◆ **Written request**: Copy out the stretch of the listing from its start through the line containing "Outline whatever counts", with every line reproduced verbatim. Leave the pictures out of your answer.

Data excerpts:
-*-

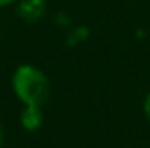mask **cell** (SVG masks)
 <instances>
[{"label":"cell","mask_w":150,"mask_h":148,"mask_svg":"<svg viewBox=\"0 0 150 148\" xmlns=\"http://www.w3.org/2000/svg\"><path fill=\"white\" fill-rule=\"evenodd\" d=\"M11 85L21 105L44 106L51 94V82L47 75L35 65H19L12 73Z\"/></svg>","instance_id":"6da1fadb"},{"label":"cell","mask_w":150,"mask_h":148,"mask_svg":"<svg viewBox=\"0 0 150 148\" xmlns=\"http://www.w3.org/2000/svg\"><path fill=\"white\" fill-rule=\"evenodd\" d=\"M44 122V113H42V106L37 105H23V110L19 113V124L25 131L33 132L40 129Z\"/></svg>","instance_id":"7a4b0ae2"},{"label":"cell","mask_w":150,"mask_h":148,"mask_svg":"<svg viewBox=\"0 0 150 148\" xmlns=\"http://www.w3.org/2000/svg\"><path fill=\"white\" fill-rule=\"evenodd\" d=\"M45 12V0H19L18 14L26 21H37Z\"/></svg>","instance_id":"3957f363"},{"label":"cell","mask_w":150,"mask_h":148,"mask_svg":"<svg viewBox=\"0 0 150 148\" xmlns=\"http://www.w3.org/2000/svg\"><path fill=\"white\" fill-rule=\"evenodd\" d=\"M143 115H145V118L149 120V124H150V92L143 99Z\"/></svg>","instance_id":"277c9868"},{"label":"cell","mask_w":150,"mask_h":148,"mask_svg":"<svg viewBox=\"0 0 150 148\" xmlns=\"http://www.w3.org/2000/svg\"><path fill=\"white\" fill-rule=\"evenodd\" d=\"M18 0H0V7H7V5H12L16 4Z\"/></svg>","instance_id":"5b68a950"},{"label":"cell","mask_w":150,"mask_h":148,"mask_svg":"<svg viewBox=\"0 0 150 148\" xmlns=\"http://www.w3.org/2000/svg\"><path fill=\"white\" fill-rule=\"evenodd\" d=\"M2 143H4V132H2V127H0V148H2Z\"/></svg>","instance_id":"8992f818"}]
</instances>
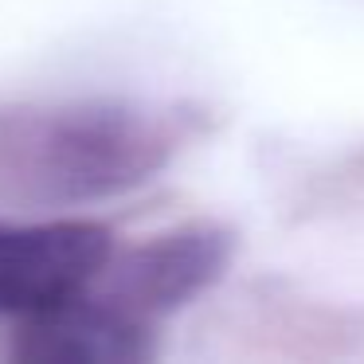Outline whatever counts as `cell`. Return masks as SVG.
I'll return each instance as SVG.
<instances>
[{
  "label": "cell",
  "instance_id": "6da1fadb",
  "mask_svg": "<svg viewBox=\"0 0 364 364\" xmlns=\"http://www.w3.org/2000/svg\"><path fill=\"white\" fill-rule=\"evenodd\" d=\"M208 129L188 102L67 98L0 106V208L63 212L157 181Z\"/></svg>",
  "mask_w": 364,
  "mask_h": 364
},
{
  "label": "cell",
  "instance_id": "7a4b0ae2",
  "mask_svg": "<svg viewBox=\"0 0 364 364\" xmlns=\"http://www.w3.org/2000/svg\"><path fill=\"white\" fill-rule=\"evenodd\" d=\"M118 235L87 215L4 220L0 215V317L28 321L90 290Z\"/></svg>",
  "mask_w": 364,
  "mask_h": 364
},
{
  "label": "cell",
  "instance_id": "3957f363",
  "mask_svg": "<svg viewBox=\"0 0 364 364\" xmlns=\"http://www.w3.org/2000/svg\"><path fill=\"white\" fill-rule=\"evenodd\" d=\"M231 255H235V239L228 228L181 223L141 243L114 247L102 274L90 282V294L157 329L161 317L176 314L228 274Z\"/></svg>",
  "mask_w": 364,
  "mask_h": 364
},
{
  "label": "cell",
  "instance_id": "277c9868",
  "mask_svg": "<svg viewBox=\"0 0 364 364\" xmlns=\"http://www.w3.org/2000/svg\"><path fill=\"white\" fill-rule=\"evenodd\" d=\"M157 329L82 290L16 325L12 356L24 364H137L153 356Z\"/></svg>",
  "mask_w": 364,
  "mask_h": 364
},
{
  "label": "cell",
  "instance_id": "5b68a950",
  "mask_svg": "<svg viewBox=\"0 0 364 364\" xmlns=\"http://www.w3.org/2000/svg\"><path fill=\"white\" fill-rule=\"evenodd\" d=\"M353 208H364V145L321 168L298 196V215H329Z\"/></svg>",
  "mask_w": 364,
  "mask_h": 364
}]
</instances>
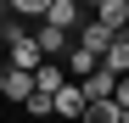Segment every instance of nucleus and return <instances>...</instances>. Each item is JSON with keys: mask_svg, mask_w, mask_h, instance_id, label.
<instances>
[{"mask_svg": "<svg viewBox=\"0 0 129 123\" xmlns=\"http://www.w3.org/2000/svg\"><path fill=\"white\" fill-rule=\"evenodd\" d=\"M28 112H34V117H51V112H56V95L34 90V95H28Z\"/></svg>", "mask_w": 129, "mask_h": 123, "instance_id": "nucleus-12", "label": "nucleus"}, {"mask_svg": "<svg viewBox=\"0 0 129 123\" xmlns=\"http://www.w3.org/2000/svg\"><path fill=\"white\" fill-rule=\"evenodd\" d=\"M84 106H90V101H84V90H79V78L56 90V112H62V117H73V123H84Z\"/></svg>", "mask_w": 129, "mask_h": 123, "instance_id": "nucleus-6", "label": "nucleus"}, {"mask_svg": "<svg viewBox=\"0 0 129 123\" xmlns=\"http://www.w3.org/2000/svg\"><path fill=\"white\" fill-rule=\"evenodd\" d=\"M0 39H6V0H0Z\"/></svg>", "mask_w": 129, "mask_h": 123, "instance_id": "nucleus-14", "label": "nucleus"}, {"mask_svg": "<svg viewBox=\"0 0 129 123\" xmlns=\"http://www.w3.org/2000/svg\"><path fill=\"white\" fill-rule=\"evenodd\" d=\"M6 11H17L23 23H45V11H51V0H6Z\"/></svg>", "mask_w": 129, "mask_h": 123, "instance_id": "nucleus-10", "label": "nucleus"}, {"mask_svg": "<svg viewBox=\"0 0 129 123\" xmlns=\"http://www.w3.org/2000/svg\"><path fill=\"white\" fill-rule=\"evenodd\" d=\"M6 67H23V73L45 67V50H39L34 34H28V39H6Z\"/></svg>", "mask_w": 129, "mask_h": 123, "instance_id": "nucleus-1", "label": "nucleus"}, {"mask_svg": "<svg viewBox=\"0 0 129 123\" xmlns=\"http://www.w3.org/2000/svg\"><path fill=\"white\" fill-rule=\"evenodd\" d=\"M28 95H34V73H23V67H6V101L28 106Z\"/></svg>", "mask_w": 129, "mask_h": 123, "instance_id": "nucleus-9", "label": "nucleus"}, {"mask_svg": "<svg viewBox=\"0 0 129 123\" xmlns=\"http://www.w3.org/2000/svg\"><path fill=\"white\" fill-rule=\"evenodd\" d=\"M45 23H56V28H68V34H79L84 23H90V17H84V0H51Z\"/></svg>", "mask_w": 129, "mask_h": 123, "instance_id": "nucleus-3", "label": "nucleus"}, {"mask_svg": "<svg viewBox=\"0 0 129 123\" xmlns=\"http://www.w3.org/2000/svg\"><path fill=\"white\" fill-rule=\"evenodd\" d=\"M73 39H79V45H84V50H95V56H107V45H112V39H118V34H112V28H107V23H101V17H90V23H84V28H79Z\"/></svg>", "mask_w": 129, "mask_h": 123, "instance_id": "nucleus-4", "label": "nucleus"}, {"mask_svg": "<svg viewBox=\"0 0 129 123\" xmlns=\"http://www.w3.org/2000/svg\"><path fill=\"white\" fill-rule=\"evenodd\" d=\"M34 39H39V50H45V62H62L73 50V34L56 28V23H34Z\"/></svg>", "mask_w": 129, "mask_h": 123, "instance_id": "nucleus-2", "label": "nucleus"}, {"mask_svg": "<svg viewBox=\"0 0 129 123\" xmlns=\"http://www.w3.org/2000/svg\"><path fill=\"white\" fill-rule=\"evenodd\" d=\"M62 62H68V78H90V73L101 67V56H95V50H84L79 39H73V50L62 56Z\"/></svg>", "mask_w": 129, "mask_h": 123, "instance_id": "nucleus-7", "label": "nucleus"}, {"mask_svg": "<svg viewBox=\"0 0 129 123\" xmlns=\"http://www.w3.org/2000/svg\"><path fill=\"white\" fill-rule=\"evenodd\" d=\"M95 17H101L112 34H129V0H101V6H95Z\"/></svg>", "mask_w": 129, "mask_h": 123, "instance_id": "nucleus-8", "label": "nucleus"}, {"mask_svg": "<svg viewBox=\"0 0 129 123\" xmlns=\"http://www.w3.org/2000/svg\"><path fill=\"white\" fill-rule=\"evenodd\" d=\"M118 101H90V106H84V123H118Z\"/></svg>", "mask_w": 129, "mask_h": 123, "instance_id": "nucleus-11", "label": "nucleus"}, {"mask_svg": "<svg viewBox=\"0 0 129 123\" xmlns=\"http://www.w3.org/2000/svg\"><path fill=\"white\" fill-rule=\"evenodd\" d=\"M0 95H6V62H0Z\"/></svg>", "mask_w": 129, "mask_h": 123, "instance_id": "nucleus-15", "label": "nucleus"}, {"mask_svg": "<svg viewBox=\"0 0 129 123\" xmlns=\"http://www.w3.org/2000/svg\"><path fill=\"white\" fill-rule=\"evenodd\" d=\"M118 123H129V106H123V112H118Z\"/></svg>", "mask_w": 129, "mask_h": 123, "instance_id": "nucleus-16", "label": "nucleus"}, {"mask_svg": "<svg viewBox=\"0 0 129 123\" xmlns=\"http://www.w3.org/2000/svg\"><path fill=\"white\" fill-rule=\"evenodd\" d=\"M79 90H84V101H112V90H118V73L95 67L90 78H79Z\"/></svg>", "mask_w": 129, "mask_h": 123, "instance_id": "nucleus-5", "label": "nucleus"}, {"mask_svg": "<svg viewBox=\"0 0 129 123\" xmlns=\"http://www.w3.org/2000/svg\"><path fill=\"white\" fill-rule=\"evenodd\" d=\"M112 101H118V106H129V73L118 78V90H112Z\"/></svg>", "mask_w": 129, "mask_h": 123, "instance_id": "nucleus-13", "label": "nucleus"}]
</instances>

-*-

◆ **Correct answer**:
mask **cell** (SVG masks)
 <instances>
[{"label":"cell","mask_w":150,"mask_h":148,"mask_svg":"<svg viewBox=\"0 0 150 148\" xmlns=\"http://www.w3.org/2000/svg\"><path fill=\"white\" fill-rule=\"evenodd\" d=\"M11 85L21 105L44 106L51 94V82L47 75L35 65H19L12 73Z\"/></svg>","instance_id":"6da1fadb"},{"label":"cell","mask_w":150,"mask_h":148,"mask_svg":"<svg viewBox=\"0 0 150 148\" xmlns=\"http://www.w3.org/2000/svg\"><path fill=\"white\" fill-rule=\"evenodd\" d=\"M44 122V113H42V106L37 105H23V110L19 113V124L25 131L33 132L40 129Z\"/></svg>","instance_id":"7a4b0ae2"},{"label":"cell","mask_w":150,"mask_h":148,"mask_svg":"<svg viewBox=\"0 0 150 148\" xmlns=\"http://www.w3.org/2000/svg\"><path fill=\"white\" fill-rule=\"evenodd\" d=\"M45 12V0H19L18 14L26 21H37Z\"/></svg>","instance_id":"3957f363"},{"label":"cell","mask_w":150,"mask_h":148,"mask_svg":"<svg viewBox=\"0 0 150 148\" xmlns=\"http://www.w3.org/2000/svg\"><path fill=\"white\" fill-rule=\"evenodd\" d=\"M143 115H145V118L149 120V124H150V92L143 99Z\"/></svg>","instance_id":"277c9868"},{"label":"cell","mask_w":150,"mask_h":148,"mask_svg":"<svg viewBox=\"0 0 150 148\" xmlns=\"http://www.w3.org/2000/svg\"><path fill=\"white\" fill-rule=\"evenodd\" d=\"M18 0H0V7H7V5H12L16 4Z\"/></svg>","instance_id":"5b68a950"},{"label":"cell","mask_w":150,"mask_h":148,"mask_svg":"<svg viewBox=\"0 0 150 148\" xmlns=\"http://www.w3.org/2000/svg\"><path fill=\"white\" fill-rule=\"evenodd\" d=\"M2 143H4V132H2V127H0V148H2Z\"/></svg>","instance_id":"8992f818"}]
</instances>
Outline whatever counts as `cell`. Return masks as SVG.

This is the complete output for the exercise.